• [ACTIVITY LIST]
1/ Echo the drogue edge-detection text between "where s(y) is" and "and 3 respectively.", inclusive.
2/ Pick up the drogue edge-detection text after its last sentence and keep writing it.

From (14) and (15), the relationship between (a₀, b₀) and (a₂, b₂) can be obtained as follows:

[\begin{matrix} a_{0} \\ b_{0} \\ 1 \end{matrix}] = [\begin{matrix} \cos θ & \sin θ & x_{1} \\ - \sin θ & \cos θ & y_{1} \\ 0 & 0 & 1 \end{matrix}] [\begin{matrix} a_{2} \\ b_{2} \\ 1 \end{matrix}]

(16)

The parameter θ is the angle between the X₁ axis and the X₂ axis. The coordinates of points in the coordinate system (X₀, Y₀) can be calculated by equation (16) if the coordinates in the coordinate system (X₂, Y₂) are known in advance.

In order to improve the computing speed, the integral image is used to calculate the ratio of the small rectangle's two parts. The Rectⁱ in Figure 3 and Figure 4 is the rectangle that is used to calculate the integral image in the half-line i. The height of the rectangle Rectⁱ is the same as the heights of the small rectangles which move along the half-lines in Figure 2: all are H. The widths of the small rectangles are W and the width of the rectangle Rectⁱ is W+N_s. N_s is the moving time of the small rectangle in every half-line. The integral image of the rectangle Rectⁱ is calculated as follows:

Figure 4.

The rectangle Rectⁱ used to calculate the integral image

\begin{array}{l} s (y) = \sum_{x = 0}^{H} i (x, y) \\ i i (H, y) = i i (H, y - 1) + s (y) \end{array}

(17)

where s(y) is the sum of the y-th column pixels, ii(H, y) is the value of the last line of the integral image. In Figure 4, l₁ is the boundary of the small rectangle's two parts, l₂ is the left side of the small rectangle and l₃ is the right side of the small rectangle. The value of the integral image at location 2 is the sum of the pixels in rectangle A. The value of the integral image at location 1 are the sum of the pixels in rectangle A+B and the value of the integral image at location 3 is the sum of the pixels in rectangle A+B+C. Therefore, the sum of the pixels in rectangle B is ii₁- ii₂ and the sum of the pixels in rectangle C is ii₃- ii₁. The ratio of the small rectangle's two parts is (ii₃- ii₁)/ (ii₁- ii₂), while ii₁, ii₂, ii₃ are the values of the integral image at locations 1, 2 and 3 respectively.

3.2.2. Getting Rid of the Bad Edge Points Using Vector Angles

The bad edge points of the drogue's inner dark part may be detected because of image noise or the partial occlusion of the drogue. Assume that the detected edge points of the drogue's inner dark part are the red points {1, 2,…, 16} shown in Figure 5. We define the vectors as { $\vec{1 \begin{matrix} \end{matrix} 2}$ , $\vec{2 \begin{matrix} \end{matrix} 3}$ ,…, $\vec{15 \begin{matrix} \end{matrix} 16}$ , $\vec{16 \begin{matrix} \end{matrix} 1}$ }. As shown in Figure 5, the vector angle θ₁ of the detected edge point 1 is the angle between the vector $\vec{16 \begin{matrix} \end{matrix} 1}$ and the vector $\vec{1 \begin{matrix} \end{matrix} 2}$ . The vector angle θ₇ of the detected edge point 7 is the angle between the vector $\vec{6 \begin{matrix} \end{matrix} 7}$ and the vector $\vec{7 \begin{matrix} \end{matrix} 8}$ . In the same way, we can obtain other vector angles. The types of the bad edge points are diverse, but the bad edge points which own larger vector angles are representative. In Figure 5, the points 4, 8, 13 and 15 are the typical bad edge points which produce larger vector angles. The vector angles can therefore be used to get rid of the bad edge points, as follows:

Figure 5.

• [STORED DATA]
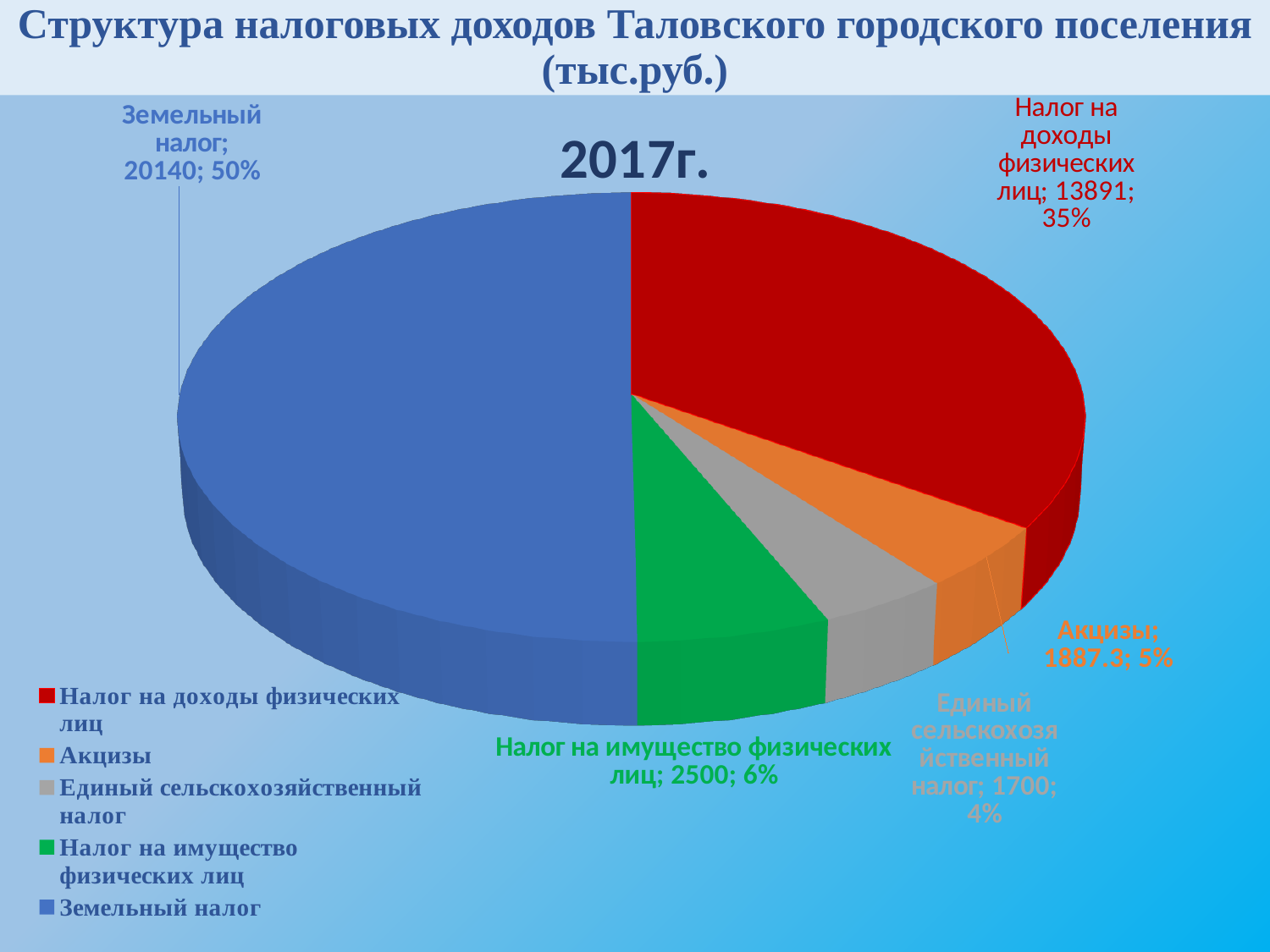
Which category has the smallest slice? Единый сельскохозяйственный налог What is the value for Земельный налог? 20140 What kind of chart is shown on the slide? pie chart Which category has the largest slice? Земельный налог What is the value for Налог на доходы физических лиц? 13891 What share of the pie does Земельный налог represent? 50% What is the difference between the values for Земельный налог and Налог на доходы физических лиц? 6249 What share of the pie does Единый сельскохозяйственный налог represent? 4% What is the value for Налог на имущество физических лиц? 2500 Which is larger, the value for Налог на имущество физических лиц or the value for Акцизы? Налог на имущество физических лиц What is the value for Акцизы? 1887.3 How many categories does the pie chart have? 5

• [EXPECTED RESULTS]
1/
where s(y) is the sum of the y-th column pixels, ii(H, y) is the value of the last line of the integral image. In Figure 4, l₁ is the boundary of the small rectangle's two parts, l₂ is the left side of the small rectangle and l₃ is the right side of the small rectangle. The value of the integral image at location 2 is the sum of the pixels in rectangle A. The value of the integral image at location 1 are the sum of the pixels in rectangle A+B and the value of the integral image at location 3 is the sum of the pixels in rectangle A+B+C. Therefore, the sum of the pixels in rectangle B is ii₁- ii₂ and the sum of the pixels in rectangle C is ii₃- ii₁. The ratio of the small rectangle's two parts is (ii₃- ii₁)/ (ii₁- ii₂), while ii₁, ii₂, ii₃ are the values of the integral image at locations 1, 2 and 3 respectively.

2/
Vector angles of edge points

P = \cup_{i = 0}^{n_{P} - 1} p_{\max_{i}} u (| θ_{T} | - | θ_{i} |)

(18)

where P={p₀, p₁,…, p_n1} is the set of the remaining edge points after getting rid of the bad edge points using vector angles, n_p is the number of the edge points detected in Section 3.2.1, n₁ is the number of the remaining edge points after getting rid of the bad edge points using vector angles, θ_T is the threshold of the vector angles, θ_i is the vector angle of the edge point and the function u(t) is defined in (9). The bad edge points 4, 8, 13 and 15 in Figure 5 can be eliminated by equation (18).

3.2.3. Location of the Drogue Using RANSAC

The styles of the bad edge points are diverse, so some bad edge points cannot be eliminated by vector angles. For example, the bad point 9 in Figure 5 cannot be eliminated by the vector angle because the vector angle θ₉ is less than the threshold θ_T of the vector angles. The shape of the drogue's inner dark part is nearly circular, so good edge points can be determined by this prior knowledge. RANSAC [24], an abbreviation for “random sample consensus”, is an iterative method to estimate parameters of a mathematical model from a set of observed data which contains outliers. Each contour $c_{i}^{l}$ in the set of $C^{l}$ corresponds to a set Pⁱ={pⁱ₀, pⁱ₁,…, pⁱ_n1} of the remaining edge points after getting rid of the bad edge points using vector angles. The good edge points of Pⁱ of the contour $c_{i}^{l}$ can be determined by the RANSAC method. The weight Wⁱ_max is defined as the number of good edge points of Pⁱ of the contour $c_{i}^{l}$ and Wⁱ_max can be explained as a posteriori probability, also expressible as the probability of the contour $c_{i}^{l}$ being the contour of the drogue. Then the contour $c_{*}^{l}$ with the highest probability W_max is identified, as follows:

\begin{array}{l} W_{\max} = \max_{i \in [0, n^{'} - 1]} {W_{\max}^{i}} \\ n^{*} = \arg \max_{i \in [0, n^{'} - 1]} {W_{\max}^{i}} \\ c_{*}^{l} = c_{n^{*}}^{l} \end{array}

(19)

A threshold T_W is used to define whether the set $C^{l}$ includes the contour of the drogue, as follows:

S = {\begin{matrix} 1 \begin{matrix} W_{\max} \geq T_{W} \end{matrix} \\ 0 \begin{matrix} W_{\max} < T_{W} \end{matrix} \end{matrix}

(20)

where S is the state of detection, S=1 indicates there is a drogue in the image and S=0 indicates there isn't a drogue in the image. The pseudo-code of the algorithm for location of the drogue using RANSAC is presented in Figure 6.

Figure 6.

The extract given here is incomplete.